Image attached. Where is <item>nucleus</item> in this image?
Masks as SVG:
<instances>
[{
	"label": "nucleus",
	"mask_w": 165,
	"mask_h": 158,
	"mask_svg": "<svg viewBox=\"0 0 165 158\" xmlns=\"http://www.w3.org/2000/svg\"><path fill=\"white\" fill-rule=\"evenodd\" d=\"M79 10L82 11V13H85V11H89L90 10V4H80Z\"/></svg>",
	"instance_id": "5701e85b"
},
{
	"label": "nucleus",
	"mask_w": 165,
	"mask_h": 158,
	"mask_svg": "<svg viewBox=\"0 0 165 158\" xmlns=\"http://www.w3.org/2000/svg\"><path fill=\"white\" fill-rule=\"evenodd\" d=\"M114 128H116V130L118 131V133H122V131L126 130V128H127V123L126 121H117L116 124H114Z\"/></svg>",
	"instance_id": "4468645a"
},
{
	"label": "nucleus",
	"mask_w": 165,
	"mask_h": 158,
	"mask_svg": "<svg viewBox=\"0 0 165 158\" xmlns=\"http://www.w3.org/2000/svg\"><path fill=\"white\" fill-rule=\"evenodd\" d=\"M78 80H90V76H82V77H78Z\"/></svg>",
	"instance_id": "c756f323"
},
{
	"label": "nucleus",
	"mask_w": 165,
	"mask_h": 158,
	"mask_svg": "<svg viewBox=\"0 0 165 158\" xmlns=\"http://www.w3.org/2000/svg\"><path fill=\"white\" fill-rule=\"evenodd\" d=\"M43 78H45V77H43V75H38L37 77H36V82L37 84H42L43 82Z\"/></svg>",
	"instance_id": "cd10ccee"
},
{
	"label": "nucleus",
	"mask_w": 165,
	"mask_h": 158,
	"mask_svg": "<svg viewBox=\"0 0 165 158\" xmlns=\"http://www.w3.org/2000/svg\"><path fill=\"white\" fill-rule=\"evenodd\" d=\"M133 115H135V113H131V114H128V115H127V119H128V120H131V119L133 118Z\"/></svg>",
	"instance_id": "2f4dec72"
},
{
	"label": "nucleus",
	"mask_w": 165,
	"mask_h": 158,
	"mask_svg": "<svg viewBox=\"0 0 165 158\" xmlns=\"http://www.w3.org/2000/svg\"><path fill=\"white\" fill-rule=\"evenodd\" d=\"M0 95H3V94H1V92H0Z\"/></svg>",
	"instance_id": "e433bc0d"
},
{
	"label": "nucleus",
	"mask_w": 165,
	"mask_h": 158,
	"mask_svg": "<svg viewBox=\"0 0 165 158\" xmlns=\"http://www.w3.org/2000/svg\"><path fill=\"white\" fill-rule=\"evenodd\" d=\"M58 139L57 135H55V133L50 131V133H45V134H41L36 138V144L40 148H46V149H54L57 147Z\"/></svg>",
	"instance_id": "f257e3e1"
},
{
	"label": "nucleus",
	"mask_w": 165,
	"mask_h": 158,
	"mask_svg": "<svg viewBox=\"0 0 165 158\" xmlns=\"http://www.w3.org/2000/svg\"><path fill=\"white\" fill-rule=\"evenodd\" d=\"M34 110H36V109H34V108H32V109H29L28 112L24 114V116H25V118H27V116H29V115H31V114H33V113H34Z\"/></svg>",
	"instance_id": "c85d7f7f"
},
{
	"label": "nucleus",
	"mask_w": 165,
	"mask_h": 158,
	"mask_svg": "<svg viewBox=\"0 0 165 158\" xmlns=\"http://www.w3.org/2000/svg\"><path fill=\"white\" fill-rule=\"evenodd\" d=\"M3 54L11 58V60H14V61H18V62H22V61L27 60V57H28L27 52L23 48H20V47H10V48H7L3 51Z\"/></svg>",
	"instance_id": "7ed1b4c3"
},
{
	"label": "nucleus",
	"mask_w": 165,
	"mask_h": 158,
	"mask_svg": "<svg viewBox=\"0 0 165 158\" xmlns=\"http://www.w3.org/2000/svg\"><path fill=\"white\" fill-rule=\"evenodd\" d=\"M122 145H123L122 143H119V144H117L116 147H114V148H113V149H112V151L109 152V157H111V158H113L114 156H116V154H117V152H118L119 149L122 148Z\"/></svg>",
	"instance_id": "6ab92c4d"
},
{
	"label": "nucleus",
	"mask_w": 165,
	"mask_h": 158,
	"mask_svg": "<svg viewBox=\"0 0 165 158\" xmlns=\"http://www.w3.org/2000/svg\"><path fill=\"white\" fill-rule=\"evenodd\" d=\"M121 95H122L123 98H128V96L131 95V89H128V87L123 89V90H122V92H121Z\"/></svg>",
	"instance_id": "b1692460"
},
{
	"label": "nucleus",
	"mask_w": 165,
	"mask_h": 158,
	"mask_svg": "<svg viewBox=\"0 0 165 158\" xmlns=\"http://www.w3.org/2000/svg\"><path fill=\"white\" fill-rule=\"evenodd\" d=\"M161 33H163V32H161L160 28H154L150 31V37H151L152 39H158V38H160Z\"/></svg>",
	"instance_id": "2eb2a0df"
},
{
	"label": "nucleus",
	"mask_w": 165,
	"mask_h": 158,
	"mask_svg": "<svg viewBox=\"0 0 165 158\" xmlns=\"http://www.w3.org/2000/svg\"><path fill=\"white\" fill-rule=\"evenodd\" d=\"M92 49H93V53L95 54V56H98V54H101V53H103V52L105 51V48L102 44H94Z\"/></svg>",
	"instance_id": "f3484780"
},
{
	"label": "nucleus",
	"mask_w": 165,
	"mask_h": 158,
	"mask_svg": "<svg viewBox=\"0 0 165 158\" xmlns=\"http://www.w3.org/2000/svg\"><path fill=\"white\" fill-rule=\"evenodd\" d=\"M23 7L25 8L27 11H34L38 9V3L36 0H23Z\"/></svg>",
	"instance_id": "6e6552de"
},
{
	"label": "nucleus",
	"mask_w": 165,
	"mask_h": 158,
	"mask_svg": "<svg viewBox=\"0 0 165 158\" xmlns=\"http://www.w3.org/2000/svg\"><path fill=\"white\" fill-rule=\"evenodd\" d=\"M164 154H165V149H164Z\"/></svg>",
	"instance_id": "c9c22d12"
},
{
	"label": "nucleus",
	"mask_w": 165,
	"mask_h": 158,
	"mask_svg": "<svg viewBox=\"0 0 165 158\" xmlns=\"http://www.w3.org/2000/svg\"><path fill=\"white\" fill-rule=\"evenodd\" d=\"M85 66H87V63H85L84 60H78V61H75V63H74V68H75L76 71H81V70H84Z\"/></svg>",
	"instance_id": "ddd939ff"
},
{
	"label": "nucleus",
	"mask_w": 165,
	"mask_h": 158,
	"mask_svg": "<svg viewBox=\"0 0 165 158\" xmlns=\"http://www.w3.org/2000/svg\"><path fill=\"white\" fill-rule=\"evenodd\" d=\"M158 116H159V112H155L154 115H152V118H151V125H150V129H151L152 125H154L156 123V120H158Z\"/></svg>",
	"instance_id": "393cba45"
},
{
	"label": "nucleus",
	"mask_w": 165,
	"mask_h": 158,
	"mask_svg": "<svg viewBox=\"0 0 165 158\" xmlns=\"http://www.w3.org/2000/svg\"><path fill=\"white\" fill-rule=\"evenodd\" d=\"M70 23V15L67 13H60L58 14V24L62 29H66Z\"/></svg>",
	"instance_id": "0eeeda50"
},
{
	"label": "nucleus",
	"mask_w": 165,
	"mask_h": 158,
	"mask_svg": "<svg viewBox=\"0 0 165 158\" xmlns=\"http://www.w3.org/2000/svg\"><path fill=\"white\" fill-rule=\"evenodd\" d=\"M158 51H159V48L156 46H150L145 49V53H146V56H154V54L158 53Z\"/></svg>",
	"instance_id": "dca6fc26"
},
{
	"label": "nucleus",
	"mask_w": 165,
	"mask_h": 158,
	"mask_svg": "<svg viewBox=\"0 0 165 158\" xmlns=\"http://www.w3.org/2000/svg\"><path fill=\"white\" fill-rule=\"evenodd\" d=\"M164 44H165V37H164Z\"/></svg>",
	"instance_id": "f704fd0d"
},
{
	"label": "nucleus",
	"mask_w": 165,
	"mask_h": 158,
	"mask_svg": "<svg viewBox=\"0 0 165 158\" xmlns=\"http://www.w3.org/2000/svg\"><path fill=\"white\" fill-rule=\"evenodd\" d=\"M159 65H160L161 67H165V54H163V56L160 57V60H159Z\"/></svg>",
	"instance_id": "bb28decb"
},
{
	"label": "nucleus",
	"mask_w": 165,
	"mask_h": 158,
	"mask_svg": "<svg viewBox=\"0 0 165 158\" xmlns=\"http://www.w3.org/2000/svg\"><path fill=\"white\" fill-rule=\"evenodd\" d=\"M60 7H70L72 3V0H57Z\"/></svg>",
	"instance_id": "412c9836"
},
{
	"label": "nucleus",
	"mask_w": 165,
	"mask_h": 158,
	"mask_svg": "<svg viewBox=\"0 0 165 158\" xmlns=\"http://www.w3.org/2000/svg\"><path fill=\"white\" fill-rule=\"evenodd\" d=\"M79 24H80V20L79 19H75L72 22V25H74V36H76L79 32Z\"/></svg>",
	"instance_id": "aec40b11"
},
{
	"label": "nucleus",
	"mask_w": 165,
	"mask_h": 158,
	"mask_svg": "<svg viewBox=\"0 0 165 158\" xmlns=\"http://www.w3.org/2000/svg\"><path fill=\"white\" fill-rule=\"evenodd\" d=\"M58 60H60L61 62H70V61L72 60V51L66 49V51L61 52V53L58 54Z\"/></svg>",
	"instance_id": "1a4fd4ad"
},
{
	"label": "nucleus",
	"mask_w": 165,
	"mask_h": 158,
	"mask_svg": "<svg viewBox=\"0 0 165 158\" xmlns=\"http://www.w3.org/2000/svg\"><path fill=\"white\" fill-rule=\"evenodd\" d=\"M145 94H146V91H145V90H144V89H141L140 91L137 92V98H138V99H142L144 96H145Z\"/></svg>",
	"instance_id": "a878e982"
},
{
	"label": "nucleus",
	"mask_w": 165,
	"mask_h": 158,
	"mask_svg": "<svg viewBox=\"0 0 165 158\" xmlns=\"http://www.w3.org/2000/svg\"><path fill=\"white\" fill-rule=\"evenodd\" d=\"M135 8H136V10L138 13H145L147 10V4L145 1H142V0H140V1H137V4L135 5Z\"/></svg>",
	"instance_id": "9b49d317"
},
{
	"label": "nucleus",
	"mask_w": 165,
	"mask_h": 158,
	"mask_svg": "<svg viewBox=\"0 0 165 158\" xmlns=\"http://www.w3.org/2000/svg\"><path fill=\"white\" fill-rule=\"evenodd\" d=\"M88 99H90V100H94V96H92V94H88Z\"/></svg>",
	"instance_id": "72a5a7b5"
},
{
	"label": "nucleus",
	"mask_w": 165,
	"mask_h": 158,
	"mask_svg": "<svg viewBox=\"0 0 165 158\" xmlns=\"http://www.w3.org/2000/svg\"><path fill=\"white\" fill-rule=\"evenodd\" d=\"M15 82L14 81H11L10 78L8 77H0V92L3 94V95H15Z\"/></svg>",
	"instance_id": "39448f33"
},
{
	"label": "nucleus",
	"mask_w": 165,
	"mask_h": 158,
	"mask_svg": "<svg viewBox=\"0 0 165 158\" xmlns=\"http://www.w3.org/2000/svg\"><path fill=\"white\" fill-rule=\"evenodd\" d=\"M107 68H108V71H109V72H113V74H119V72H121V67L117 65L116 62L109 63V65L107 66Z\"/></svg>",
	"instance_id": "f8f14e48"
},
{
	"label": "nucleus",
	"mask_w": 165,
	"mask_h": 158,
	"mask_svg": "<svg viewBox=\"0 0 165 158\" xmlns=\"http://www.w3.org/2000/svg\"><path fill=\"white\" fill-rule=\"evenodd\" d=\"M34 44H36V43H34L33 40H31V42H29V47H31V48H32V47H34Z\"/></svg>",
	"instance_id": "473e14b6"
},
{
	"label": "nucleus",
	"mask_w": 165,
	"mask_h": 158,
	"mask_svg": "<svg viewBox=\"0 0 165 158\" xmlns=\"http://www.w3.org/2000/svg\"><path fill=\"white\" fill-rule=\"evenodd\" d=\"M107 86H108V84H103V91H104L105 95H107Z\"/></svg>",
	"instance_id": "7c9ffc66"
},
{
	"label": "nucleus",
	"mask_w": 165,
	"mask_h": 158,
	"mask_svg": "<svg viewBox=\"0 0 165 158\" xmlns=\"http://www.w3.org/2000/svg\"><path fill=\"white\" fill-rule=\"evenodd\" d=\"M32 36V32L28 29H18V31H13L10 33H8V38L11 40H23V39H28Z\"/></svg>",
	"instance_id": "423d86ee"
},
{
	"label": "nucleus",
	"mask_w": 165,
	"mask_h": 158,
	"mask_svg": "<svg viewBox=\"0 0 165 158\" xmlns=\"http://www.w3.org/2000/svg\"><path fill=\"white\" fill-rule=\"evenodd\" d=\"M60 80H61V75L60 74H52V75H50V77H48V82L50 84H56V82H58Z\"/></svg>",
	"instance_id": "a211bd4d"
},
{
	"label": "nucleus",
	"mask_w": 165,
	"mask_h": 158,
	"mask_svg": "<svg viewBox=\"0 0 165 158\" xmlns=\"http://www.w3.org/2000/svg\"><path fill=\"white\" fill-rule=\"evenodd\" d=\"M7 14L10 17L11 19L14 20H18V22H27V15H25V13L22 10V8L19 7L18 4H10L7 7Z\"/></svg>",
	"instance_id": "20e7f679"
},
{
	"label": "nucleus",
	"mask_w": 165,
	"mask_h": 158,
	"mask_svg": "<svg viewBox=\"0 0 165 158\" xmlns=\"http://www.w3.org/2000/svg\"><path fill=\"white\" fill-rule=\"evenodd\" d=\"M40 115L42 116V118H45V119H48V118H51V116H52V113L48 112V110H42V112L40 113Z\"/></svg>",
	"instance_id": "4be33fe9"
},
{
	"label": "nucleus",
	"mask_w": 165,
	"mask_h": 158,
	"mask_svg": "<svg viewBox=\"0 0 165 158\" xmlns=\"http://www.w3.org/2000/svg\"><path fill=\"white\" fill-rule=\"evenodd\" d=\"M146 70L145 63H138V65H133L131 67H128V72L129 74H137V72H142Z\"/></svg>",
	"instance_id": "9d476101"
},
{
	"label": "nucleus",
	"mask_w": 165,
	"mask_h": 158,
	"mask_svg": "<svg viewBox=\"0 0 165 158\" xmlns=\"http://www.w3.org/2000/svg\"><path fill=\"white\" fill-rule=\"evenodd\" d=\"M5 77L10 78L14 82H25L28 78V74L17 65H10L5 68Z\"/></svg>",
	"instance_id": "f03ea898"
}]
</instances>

======

### [EXERCISE AIM]
Turn the entries, from their first line through the line containing "128H116V130L118 131V133H122V131L126 130V128H127V123L126", into a Markdown table with the columns Row and Text. Put a row number in Row, put each line in Text, and leave out any blank lines.

### [THE REPLY]
| Row | Text |
|---|---|
| 1 | Image attached. Where is <item>nucleus</item> in this image? |
| 2 | Masks as SVG: |
| 3 | <instances> |
| 4 | [{ |
| 5 | 	"label": "nucleus", |
| 6 | 	"mask_w": 165, |
| 7 | 	"mask_h": 158, |
| 8 | 	"mask_svg": "<svg viewBox=\"0 0 165 158\" xmlns=\"http://www.w3.org/2000/svg\"><path fill=\"white\" fill-rule=\"evenodd\" d=\"M79 10L82 11V13H85V11H89L90 10V4H80Z\"/></svg>", |
| 9 | 	"instance_id": "5701e85b" |
| 10 | }, |
| 11 | { |
| 12 | 	"label": "nucleus", |
| 13 | 	"mask_w": 165, |
| 14 | 	"mask_h": 158, |
| 15 | 	"mask_svg": "<svg viewBox=\"0 0 165 158\" xmlns=\"http://www.w3.org/2000/svg\"><path fill=\"white\" fill-rule=\"evenodd\" d=\"M114 128H116V130L118 131V133H122V131L126 130V128H127V123L126 121H117L116 124H114Z\"/></svg>", |